### ФРАГМЕНТ ТЕКСТА
=======

После такого вопроса уже не удивляет, что из следующего, июньского номера «Звезды» Леноблгорлит снял три стихотворения Мандельштама. Вначале решено было ограничиться снятием одного («К немецкой речи», как «наиболее реакционного по содержанию»), но затем редакция журнала сняла и остальные два стихотворения[29].

В июле и августе Мандельштам работал над корректурой книжного варианта «Путешествия в Армению»: 31 июля датирована уже третья его корректура. Туда же, в «Издательство писателей в Ленинграде», Мандельштам предложил и «Разговор о Данте».

Но книги — ни та, ни другая — ни здесь, ни где-нибудь еще при его жизни не выйдут.

=======

### ИСХОДНЫЕ ДАННЫЕ
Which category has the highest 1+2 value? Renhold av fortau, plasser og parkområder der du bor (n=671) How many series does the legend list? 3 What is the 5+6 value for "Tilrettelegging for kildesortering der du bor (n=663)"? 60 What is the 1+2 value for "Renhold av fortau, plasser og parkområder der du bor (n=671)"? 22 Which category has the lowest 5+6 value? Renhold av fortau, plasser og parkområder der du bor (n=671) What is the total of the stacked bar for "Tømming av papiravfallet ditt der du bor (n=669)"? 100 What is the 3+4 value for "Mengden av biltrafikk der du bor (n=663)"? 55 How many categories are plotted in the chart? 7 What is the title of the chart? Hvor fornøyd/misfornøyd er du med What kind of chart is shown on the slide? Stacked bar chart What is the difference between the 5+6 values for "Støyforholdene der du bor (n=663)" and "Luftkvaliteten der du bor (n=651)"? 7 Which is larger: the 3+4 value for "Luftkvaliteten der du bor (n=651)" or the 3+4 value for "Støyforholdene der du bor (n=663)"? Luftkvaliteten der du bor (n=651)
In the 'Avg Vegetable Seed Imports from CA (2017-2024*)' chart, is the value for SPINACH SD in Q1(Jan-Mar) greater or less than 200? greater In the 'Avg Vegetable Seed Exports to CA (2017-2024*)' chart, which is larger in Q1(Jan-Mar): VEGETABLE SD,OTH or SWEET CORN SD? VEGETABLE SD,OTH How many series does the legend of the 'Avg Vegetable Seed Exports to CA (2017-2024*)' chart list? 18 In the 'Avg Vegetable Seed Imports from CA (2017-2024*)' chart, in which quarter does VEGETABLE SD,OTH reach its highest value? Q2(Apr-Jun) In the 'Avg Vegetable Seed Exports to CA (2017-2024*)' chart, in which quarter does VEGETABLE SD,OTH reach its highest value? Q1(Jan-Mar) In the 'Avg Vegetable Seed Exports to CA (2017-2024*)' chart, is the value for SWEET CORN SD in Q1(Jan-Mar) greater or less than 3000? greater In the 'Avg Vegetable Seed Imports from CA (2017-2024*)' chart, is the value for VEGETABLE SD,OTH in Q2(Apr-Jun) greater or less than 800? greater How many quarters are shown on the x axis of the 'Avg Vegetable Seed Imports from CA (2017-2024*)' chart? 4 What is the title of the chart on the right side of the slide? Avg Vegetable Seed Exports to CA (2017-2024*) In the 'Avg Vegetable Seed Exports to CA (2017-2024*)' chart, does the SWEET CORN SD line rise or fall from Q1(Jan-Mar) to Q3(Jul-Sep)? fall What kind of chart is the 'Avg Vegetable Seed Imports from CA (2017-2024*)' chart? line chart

=======

### ЗАДАНИЕ
Переведите на английский язык предложение из фрагмента текста: «Но книги — ни та, ни другая — ни здесь, ни где-нибудь еще при его жизни не выйдут».

### ОБРАЗЕЦ РЕШЕНИЯ
But the books, neither the one nor the other, will not come out here or anywhere else in his lifetime.